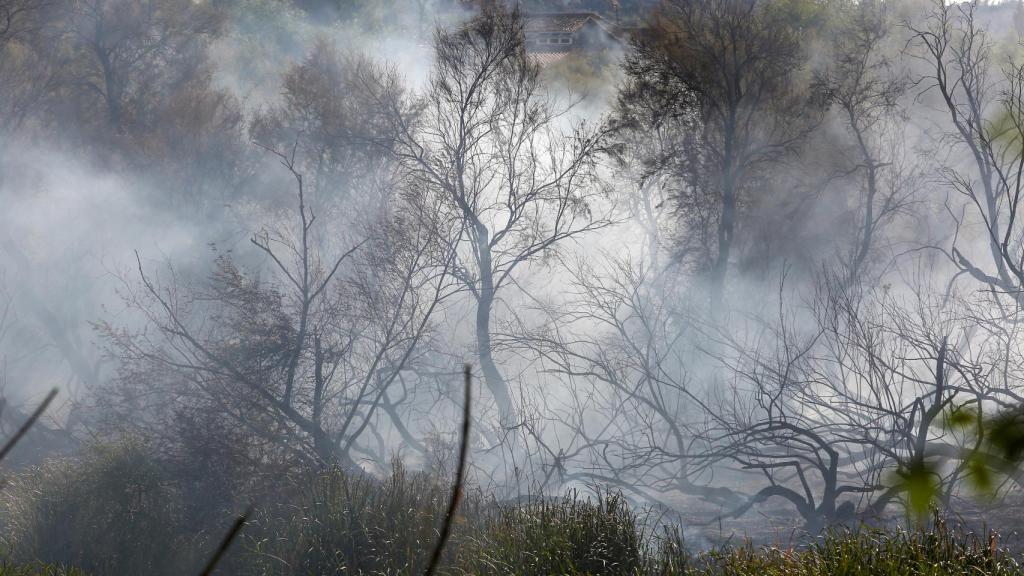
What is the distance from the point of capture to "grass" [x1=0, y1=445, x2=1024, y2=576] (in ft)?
17.1

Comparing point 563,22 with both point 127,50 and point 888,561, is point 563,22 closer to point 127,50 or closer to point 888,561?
point 127,50

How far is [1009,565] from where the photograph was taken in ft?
17.6

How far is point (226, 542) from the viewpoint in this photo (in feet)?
30.8

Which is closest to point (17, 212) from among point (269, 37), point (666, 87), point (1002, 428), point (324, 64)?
point (324, 64)

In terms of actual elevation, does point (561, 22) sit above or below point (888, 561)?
above

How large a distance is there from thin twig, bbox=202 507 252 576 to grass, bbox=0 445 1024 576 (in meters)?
0.08

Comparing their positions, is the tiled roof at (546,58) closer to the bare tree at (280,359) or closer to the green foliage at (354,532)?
the bare tree at (280,359)

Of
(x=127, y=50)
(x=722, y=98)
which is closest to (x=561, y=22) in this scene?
(x=127, y=50)

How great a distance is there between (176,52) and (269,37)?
13.9 meters

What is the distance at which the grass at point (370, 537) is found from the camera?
522cm

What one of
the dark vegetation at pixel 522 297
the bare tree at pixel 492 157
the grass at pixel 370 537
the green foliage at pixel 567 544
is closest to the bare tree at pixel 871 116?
the dark vegetation at pixel 522 297

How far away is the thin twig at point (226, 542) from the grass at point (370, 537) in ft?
0.28

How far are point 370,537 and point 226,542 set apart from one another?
7.98 feet

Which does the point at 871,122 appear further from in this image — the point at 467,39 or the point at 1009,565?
the point at 1009,565
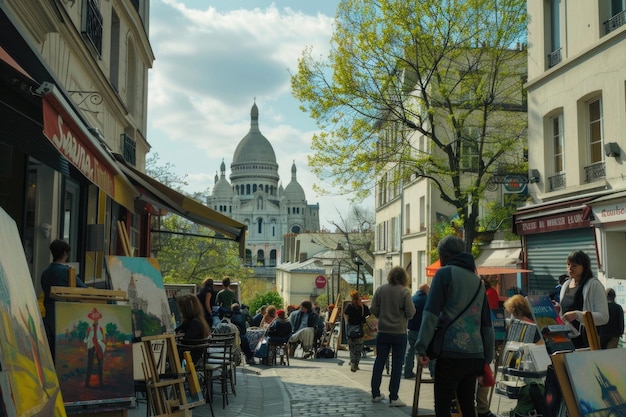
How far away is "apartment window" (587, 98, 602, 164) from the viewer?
1511cm

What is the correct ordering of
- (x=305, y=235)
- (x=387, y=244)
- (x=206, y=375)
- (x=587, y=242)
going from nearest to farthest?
1. (x=206, y=375)
2. (x=587, y=242)
3. (x=387, y=244)
4. (x=305, y=235)

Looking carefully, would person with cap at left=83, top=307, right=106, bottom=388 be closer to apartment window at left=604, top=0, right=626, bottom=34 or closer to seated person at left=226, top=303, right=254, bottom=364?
seated person at left=226, top=303, right=254, bottom=364

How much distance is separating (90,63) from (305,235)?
84196 mm

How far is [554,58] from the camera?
17.1 meters

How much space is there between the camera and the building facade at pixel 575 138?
46.4ft

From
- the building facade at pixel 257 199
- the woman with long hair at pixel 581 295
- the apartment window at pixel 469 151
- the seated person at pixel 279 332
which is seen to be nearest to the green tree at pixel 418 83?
the apartment window at pixel 469 151

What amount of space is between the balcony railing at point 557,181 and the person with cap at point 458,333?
38.0 ft

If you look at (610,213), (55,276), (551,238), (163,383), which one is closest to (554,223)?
(551,238)

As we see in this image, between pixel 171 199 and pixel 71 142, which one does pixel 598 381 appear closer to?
pixel 71 142

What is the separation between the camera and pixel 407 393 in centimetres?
968

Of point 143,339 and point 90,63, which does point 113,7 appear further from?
point 143,339

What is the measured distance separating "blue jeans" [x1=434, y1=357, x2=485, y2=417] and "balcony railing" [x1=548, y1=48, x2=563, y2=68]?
12758 mm

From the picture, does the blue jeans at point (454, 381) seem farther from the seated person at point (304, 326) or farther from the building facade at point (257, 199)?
the building facade at point (257, 199)

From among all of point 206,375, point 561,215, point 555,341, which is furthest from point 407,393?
point 561,215
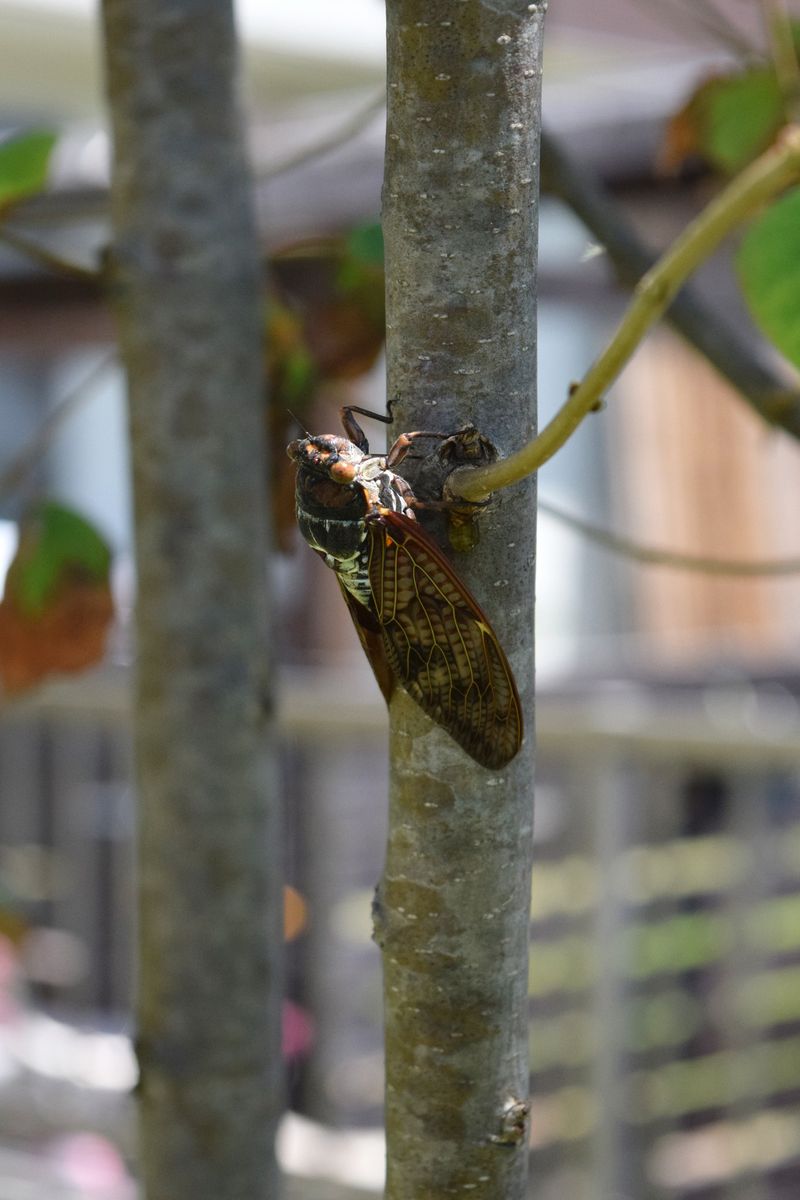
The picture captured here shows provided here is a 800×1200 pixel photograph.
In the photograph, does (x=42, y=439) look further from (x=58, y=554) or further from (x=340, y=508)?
(x=340, y=508)

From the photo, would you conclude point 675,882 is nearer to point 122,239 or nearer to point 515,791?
point 122,239

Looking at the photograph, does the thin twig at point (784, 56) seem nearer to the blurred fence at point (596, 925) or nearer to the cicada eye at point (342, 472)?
the cicada eye at point (342, 472)

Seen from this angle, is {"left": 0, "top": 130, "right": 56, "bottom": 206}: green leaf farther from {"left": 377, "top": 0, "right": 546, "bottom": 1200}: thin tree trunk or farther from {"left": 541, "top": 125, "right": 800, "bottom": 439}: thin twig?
{"left": 377, "top": 0, "right": 546, "bottom": 1200}: thin tree trunk

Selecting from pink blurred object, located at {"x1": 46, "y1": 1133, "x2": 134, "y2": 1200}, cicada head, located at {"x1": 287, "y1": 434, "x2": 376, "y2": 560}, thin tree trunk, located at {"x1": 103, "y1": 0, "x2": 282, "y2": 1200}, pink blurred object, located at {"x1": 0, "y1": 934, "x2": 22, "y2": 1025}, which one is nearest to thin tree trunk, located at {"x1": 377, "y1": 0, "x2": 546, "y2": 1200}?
cicada head, located at {"x1": 287, "y1": 434, "x2": 376, "y2": 560}

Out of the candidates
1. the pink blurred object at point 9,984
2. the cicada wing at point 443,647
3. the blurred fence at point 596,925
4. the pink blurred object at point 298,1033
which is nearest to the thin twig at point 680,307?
the cicada wing at point 443,647

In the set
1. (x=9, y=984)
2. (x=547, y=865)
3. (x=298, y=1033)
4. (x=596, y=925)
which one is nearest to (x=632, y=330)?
(x=596, y=925)

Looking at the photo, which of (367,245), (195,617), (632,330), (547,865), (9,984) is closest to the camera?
(632,330)
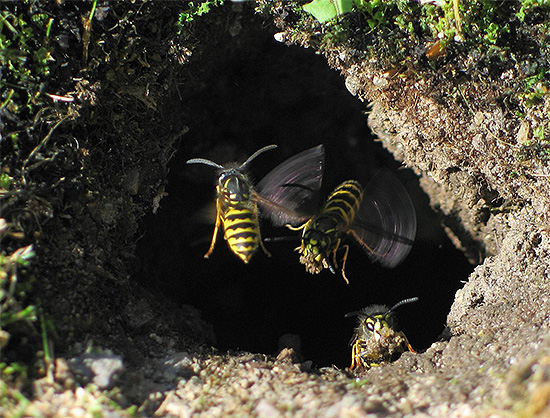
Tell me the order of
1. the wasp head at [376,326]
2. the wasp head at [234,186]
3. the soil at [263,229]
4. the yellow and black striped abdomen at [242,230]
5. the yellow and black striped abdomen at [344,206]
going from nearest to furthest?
the soil at [263,229] → the yellow and black striped abdomen at [242,230] → the wasp head at [234,186] → the wasp head at [376,326] → the yellow and black striped abdomen at [344,206]

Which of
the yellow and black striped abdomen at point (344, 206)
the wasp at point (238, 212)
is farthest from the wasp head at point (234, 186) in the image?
the yellow and black striped abdomen at point (344, 206)

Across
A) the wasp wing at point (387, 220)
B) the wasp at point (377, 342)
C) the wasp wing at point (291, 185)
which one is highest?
the wasp wing at point (291, 185)

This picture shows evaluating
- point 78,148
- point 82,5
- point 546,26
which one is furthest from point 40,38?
point 546,26

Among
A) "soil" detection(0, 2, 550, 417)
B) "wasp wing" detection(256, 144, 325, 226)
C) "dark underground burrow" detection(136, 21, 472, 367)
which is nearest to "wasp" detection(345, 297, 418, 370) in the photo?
"soil" detection(0, 2, 550, 417)

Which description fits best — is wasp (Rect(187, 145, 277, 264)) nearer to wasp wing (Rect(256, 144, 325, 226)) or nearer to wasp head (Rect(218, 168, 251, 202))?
wasp head (Rect(218, 168, 251, 202))

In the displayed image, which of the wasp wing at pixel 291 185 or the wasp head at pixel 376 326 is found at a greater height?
the wasp wing at pixel 291 185

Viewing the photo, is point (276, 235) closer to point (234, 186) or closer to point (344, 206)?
point (344, 206)

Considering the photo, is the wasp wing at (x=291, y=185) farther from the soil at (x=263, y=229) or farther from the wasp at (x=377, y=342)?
the wasp at (x=377, y=342)
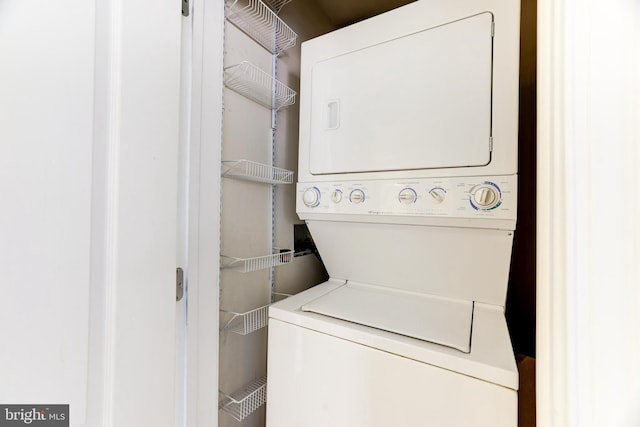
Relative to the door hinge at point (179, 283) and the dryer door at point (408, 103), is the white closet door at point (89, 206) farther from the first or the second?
the dryer door at point (408, 103)

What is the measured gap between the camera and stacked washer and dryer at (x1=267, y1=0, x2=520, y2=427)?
89 cm

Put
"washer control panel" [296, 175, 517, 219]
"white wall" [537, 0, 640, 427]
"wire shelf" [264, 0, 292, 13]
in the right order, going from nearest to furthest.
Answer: "white wall" [537, 0, 640, 427]
"washer control panel" [296, 175, 517, 219]
"wire shelf" [264, 0, 292, 13]

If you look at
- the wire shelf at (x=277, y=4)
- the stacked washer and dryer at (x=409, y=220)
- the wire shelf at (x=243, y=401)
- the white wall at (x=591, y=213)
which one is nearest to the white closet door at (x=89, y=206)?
the wire shelf at (x=243, y=401)

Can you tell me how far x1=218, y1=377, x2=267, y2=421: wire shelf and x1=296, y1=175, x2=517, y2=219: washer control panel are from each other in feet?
3.11

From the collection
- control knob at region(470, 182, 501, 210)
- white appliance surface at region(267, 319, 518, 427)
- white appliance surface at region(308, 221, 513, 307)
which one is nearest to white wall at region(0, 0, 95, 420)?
white appliance surface at region(267, 319, 518, 427)

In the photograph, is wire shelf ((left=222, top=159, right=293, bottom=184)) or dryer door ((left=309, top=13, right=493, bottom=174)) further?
wire shelf ((left=222, top=159, right=293, bottom=184))

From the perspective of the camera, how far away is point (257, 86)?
1.40 m

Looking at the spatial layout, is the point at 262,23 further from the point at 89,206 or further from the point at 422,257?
the point at 422,257

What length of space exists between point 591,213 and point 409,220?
0.77 meters

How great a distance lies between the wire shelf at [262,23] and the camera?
1307 mm

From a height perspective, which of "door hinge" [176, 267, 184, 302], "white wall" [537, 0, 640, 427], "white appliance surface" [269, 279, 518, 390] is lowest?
"white appliance surface" [269, 279, 518, 390]

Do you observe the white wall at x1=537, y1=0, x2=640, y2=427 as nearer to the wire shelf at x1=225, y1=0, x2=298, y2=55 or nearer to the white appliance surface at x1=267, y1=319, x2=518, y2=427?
the white appliance surface at x1=267, y1=319, x2=518, y2=427

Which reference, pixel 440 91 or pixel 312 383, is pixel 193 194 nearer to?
pixel 312 383

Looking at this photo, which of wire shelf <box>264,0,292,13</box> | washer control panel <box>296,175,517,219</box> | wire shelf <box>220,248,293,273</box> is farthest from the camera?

+--

WORK TO BE COMPLETED: What needs duplicating is the run of lines from the one containing "Can you tell" through the last line of the entries above, exact and complete.

ANSWER TO THIS EXERCISE:
Can you tell me how far x1=218, y1=377, x2=267, y2=421: wire shelf and x1=296, y1=175, x2=517, y2=219: washer control panel are from each other in feet?
3.11

From the collection
- control knob at region(470, 182, 501, 210)
- white appliance surface at region(267, 319, 518, 427)
- white appliance surface at region(308, 221, 513, 307)
which one is nearest to white wall at region(0, 0, 95, 420)?
white appliance surface at region(267, 319, 518, 427)

In the photograph, is wire shelf ((left=222, top=159, right=293, bottom=184)) or dryer door ((left=309, top=13, right=493, bottom=174)) further?
wire shelf ((left=222, top=159, right=293, bottom=184))

From the perspective of the camera, how far away is point (257, 86)?
1.40 m

Looking at the spatial layout, is the point at 262,23 further from the point at 89,206 or further from the point at 422,257?
the point at 422,257

What length of space exists between point 591,213 and point 409,220?
0.77 meters

How great a distance lies between the wire shelf at [262,23] and the camera?
1307 mm

From a height perspective, which of "door hinge" [176, 267, 184, 302], "white wall" [537, 0, 640, 427], "white appliance surface" [269, 279, 518, 390] is lowest?
"white appliance surface" [269, 279, 518, 390]

Do you observe the white wall at x1=537, y1=0, x2=640, y2=427 as nearer to the wire shelf at x1=225, y1=0, x2=298, y2=55 or nearer to the white appliance surface at x1=267, y1=319, x2=518, y2=427?
the white appliance surface at x1=267, y1=319, x2=518, y2=427

Which reference, pixel 440 91 or pixel 312 383, is pixel 193 194 nearer to?
pixel 312 383

Looking at this photo, which of wire shelf <box>264,0,292,13</box> | washer control panel <box>296,175,517,219</box> | wire shelf <box>220,248,293,273</box> is farthest from the camera?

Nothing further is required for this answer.